This dataset explores how the chemical composition of white wine relates to consumer-perceived quality. It includes instrumental measurements of 89 German white wines, linking them to crowd-sourced ratings from the Vivino platform. Wines were analyzed using:
- GC-MS (Gas Chromatography–Mass Spectrometry) for volatile organic compounds (VOCs)
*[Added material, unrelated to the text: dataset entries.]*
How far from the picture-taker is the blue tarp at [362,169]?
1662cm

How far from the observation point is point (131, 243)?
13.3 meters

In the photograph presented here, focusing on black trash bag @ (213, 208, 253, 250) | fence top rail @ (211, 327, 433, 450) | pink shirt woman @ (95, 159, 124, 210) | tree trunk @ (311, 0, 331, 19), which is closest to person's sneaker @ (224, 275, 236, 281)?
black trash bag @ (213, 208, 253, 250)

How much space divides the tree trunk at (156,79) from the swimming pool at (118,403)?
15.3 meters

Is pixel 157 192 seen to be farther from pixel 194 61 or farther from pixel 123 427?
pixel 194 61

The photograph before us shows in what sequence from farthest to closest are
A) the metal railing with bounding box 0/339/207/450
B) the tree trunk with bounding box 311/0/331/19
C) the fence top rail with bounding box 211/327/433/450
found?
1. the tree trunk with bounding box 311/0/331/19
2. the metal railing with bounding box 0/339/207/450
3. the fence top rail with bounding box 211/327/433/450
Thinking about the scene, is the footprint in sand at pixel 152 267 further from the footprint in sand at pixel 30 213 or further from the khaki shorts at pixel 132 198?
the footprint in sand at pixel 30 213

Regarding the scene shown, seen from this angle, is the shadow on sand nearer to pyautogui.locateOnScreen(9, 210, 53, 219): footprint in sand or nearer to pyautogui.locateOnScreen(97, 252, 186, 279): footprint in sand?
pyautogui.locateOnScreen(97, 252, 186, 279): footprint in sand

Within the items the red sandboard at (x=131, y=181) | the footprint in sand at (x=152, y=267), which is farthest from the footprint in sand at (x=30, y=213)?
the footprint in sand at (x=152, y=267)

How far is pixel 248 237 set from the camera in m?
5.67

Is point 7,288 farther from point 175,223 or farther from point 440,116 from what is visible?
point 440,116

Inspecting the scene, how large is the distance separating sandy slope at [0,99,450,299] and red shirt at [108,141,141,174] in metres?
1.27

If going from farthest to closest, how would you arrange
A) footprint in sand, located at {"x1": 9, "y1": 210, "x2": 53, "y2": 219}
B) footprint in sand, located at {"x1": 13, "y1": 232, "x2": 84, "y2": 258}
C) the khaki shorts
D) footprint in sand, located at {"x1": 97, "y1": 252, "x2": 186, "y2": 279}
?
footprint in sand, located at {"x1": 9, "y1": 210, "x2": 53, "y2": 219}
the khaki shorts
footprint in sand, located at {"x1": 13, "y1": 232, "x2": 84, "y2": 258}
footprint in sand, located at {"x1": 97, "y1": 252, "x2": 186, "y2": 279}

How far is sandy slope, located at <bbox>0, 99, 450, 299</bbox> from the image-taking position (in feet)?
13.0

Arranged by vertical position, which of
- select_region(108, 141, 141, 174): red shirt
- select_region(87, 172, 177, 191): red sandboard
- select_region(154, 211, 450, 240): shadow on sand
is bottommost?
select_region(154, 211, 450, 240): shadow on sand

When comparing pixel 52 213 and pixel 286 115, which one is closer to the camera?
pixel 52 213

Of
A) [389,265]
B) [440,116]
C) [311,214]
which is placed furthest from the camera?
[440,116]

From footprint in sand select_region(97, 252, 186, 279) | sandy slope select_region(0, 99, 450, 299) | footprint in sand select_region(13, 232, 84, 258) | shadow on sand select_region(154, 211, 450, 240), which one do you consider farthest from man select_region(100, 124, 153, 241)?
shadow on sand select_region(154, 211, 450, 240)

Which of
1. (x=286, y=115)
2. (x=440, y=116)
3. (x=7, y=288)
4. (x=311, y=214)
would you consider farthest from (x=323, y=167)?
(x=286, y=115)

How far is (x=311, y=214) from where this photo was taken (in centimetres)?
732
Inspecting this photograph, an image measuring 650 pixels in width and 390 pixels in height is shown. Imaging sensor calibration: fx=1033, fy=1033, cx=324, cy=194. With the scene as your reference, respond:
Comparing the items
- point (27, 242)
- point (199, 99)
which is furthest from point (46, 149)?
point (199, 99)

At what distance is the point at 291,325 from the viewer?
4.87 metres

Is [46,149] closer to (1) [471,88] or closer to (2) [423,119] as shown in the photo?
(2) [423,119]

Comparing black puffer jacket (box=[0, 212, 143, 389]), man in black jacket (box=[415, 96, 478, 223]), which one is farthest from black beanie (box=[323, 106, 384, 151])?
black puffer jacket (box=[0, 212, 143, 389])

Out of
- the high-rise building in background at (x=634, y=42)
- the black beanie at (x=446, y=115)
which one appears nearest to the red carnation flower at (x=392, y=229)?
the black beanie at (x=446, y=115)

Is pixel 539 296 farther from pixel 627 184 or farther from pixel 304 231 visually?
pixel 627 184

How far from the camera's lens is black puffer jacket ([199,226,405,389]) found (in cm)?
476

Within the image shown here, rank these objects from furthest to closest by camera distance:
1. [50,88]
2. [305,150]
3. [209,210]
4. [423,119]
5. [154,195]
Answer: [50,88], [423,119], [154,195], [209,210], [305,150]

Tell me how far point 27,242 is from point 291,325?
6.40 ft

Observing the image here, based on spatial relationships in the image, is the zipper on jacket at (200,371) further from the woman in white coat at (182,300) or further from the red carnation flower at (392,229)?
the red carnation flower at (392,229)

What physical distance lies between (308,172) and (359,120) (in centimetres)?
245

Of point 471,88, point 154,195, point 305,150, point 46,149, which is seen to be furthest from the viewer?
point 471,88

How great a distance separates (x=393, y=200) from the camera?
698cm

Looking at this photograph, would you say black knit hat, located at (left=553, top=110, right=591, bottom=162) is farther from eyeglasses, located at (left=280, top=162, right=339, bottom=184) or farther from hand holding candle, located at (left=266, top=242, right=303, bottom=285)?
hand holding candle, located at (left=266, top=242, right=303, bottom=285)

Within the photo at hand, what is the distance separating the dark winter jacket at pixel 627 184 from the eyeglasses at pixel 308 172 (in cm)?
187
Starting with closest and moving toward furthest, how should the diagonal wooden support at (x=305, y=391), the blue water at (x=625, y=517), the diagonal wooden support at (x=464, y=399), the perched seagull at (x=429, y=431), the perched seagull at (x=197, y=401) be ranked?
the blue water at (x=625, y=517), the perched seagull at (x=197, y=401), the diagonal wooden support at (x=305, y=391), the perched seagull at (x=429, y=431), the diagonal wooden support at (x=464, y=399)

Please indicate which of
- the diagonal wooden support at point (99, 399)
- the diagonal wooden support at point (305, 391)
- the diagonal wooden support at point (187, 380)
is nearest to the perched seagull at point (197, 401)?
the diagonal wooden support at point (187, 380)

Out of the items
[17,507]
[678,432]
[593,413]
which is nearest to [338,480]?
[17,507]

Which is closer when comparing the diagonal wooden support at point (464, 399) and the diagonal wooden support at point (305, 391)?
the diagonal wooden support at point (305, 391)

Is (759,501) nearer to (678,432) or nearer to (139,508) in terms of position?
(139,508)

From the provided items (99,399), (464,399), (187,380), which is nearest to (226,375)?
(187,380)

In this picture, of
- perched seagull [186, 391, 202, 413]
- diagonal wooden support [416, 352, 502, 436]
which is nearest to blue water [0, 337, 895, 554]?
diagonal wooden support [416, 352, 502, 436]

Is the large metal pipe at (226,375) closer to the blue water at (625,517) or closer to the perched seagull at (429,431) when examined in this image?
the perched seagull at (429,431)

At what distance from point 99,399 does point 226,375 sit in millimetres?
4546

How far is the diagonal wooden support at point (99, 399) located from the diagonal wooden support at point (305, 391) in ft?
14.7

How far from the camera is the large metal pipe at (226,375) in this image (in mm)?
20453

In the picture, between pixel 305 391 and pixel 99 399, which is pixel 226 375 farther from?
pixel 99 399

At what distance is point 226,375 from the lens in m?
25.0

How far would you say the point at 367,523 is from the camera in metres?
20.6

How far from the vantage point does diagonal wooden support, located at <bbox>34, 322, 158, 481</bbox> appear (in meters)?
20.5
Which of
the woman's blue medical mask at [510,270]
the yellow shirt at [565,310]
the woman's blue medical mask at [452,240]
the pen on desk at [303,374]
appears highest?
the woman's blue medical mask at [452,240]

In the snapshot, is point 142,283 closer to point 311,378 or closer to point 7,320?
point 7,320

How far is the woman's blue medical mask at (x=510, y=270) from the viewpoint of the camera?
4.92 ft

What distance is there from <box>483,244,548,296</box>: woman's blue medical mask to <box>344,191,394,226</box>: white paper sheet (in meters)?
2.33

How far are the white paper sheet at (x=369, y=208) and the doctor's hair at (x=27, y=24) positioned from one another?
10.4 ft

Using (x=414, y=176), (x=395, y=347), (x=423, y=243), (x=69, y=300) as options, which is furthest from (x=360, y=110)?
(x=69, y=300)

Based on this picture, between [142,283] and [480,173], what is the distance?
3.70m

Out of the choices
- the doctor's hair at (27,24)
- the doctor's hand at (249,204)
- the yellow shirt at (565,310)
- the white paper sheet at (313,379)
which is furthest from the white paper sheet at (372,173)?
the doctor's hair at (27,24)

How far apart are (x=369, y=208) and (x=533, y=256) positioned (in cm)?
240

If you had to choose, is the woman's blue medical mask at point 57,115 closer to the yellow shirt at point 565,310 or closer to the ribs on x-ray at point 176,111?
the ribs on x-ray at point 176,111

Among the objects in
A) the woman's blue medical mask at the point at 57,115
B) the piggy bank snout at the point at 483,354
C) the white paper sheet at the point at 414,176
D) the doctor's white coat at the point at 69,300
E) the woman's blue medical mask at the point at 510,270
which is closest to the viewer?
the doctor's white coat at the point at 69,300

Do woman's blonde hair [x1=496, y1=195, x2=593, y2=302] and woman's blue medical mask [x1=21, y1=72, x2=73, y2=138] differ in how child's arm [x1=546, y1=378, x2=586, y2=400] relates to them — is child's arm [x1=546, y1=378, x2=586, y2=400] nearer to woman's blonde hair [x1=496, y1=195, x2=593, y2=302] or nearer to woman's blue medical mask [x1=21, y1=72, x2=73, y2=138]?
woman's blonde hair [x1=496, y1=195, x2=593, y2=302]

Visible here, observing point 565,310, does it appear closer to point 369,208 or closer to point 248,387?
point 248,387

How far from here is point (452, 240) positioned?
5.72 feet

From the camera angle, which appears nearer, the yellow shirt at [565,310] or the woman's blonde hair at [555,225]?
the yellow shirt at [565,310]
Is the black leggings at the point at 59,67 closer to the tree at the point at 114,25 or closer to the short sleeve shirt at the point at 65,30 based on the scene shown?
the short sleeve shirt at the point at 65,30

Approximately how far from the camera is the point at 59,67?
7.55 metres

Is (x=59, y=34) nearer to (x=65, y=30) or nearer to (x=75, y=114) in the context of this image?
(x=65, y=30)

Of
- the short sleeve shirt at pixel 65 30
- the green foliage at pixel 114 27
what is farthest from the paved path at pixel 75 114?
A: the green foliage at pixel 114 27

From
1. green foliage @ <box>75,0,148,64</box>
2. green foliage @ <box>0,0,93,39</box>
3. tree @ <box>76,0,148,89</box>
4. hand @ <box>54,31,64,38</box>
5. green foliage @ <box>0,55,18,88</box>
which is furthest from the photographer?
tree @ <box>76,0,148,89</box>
- FT-IR (Fourier-Transform Infrared Spectroscopy) for physicochemical parameters
After data preprocessing, mid-level data fusion was applied to combine the two analytical platforms. A Partial Least Squares (PLS) regression model was then trained to predict Vivino ratings based on the fused chemical dataset.
| Component | Details |
|---|---|
| Number of wine samples | 89 (64 used in prediction model) |
| GC-MS variables (VOC features) | 145 |
| FT-IR variables | 18 |
| Fused data matrix size | 89 samples × 163 variables |
| Vivino rating range | 3.1 – 4.2 (on a 1–5 scale) |
| PLS model performance | R² = 0.98 (calibration), Q² = 0.74 (CV), RMSECV = 0.09 |
Key predictive compounds include esters, terpenoids, and reducing sugar. This is one of the first studies to link analytical wine chemistry to consumer quality perception via crowd-sourced data.